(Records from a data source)

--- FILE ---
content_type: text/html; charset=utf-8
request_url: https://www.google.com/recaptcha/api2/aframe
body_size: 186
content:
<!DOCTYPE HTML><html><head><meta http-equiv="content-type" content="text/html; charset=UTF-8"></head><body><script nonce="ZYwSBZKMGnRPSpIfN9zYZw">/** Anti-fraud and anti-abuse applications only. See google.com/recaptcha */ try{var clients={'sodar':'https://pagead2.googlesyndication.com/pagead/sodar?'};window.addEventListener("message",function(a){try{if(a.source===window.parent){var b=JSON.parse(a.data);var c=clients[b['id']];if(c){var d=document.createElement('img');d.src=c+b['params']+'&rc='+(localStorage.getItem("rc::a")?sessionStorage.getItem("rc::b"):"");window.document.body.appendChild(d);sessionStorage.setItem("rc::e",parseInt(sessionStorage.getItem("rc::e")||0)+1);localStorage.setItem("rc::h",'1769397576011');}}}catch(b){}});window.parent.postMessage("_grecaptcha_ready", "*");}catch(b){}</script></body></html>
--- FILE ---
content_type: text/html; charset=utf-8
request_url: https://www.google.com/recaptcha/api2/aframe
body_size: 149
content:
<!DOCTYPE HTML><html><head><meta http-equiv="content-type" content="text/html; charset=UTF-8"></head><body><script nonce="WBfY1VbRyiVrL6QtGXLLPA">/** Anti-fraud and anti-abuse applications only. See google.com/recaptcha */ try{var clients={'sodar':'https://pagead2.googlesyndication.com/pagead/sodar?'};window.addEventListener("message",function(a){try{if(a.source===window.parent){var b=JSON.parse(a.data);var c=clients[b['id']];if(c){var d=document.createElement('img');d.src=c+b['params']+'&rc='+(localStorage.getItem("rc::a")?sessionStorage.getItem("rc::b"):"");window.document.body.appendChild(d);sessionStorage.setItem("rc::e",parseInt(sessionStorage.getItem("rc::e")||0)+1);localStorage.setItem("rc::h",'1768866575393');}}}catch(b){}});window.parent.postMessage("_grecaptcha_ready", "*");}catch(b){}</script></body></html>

DIRECTIONS: Output each entry exactly as written, leaving none out.

RESPONSE FOR THIS EXERCISE:
--- FILE ---
content_type: text/html; charset=utf-8
request_url: https://www.google.com/recaptcha/api2/aframe
body_size: 186
content:
<!DOCTYPE HTML><html><head><meta http-equiv="content-type" content="text/html; charset=UTF-8"></head><body><script nonce="ZYwSBZKMGnRPSpIfN9zYZw">/** Anti-fraud and anti-abuse applications only. See google.com/recaptcha */ try{var clients={'sodar':'https://pagead2.googlesyndication.com/pagead/sodar?'};window.addEventListener("message",function(a){try{if(a.source===window.parent){var b=JSON.parse(a.data);var c=clients[b['id']];if(c){var d=document.createElement('img');d.src=c+b['params']+'&rc='+(localStorage.getItem("rc::a")?sessionStorage.getItem("rc::b"):"");window.document.body.appendChild(d);sessionStorage.setItem("rc::e",parseInt(sessionStorage.getItem("rc::e")||0)+1);localStorage.setItem("rc::h",'1769397576011');}}}catch(b){}});window.parent.postMessage("_grecaptcha_ready", "*");}catch(b){}</script></body></html>
--- FILE ---
content_type: text/html; charset=utf-8
request_url: https://www.google.com/recaptcha/api2/aframe
body_size: 149
content:
<!DOCTYPE HTML><html><head><meta http-equiv="content-type" content="text/html; charset=UTF-8"></head><body><script nonce="WBfY1VbRyiVrL6QtGXLLPA">/** Anti-fraud and anti-abuse applications only. See google.com/recaptcha */ try{var clients={'sodar':'https://pagead2.googlesyndication.com/pagead/sodar?'};window.addEventListener("message",function(a){try{if(a.source===window.parent){var b=JSON.parse(a.data);var c=clients[b['id']];if(c){var d=document.createElement('img');d.src=c+b['params']+'&rc='+(localStorage.getItem("rc::a")?sessionStorage.getItem("rc::b"):"");window.document.body.appendChild(d);sessionStorage.setItem("rc::e",parseInt(sessionStorage.getItem("rc::e")||0)+1);localStorage.setItem("rc::h",'1768866575393');}}}catch(b){}});window.parent.postMessage("_grecaptcha_ready", "*");}catch(b){}</script></body></html>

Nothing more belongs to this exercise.